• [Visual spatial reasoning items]

▼▼▼

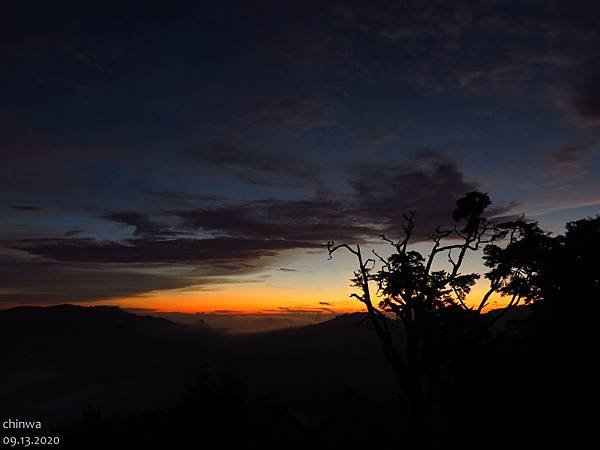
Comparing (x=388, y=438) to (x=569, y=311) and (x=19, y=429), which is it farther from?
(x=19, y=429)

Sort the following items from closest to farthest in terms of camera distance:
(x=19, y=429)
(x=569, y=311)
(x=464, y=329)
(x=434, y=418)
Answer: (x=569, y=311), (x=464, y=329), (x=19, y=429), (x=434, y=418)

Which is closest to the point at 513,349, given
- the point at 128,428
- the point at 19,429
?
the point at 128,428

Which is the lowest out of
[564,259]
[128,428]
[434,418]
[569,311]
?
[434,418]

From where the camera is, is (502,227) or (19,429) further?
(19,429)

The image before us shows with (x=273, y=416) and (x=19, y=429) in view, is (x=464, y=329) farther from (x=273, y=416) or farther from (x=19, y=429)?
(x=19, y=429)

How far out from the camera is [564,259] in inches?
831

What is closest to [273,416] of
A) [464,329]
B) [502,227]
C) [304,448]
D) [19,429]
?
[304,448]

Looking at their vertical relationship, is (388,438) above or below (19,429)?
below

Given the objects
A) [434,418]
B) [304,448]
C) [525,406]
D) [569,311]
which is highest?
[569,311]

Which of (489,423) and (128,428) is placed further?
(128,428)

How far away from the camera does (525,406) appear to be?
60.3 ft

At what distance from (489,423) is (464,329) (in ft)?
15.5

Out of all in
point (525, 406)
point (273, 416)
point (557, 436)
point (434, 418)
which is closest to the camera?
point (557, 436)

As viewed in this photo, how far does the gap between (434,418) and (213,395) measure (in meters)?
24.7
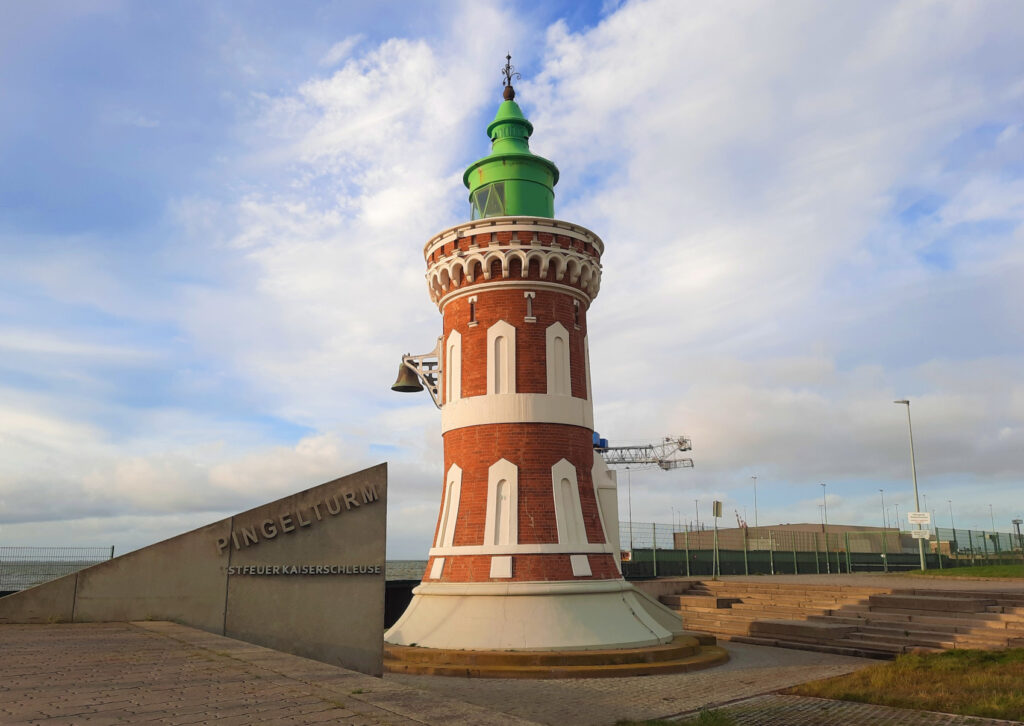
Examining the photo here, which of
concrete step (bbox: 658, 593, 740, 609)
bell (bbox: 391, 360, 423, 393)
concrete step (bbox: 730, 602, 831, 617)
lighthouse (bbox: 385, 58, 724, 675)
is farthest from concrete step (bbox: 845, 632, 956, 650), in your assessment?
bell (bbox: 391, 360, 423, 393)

▲▲▲

• [Problem statement] Start at the line that has "Examining the photo here, which of" and copy every line through the end of the listing, requests included. In the answers only, multiply each bounding-box coordinate by 2.6 and round to a whole number, with halves rounding up.

• [Reply to the task]
Examining the photo here, which of
concrete step (bbox: 658, 593, 740, 609)
bell (bbox: 391, 360, 423, 393)
concrete step (bbox: 730, 602, 831, 617)
lighthouse (bbox: 385, 58, 724, 675)
is farthest from concrete step (bbox: 845, 632, 956, 650), in your assessment?
bell (bbox: 1017, 936, 1100, 1022)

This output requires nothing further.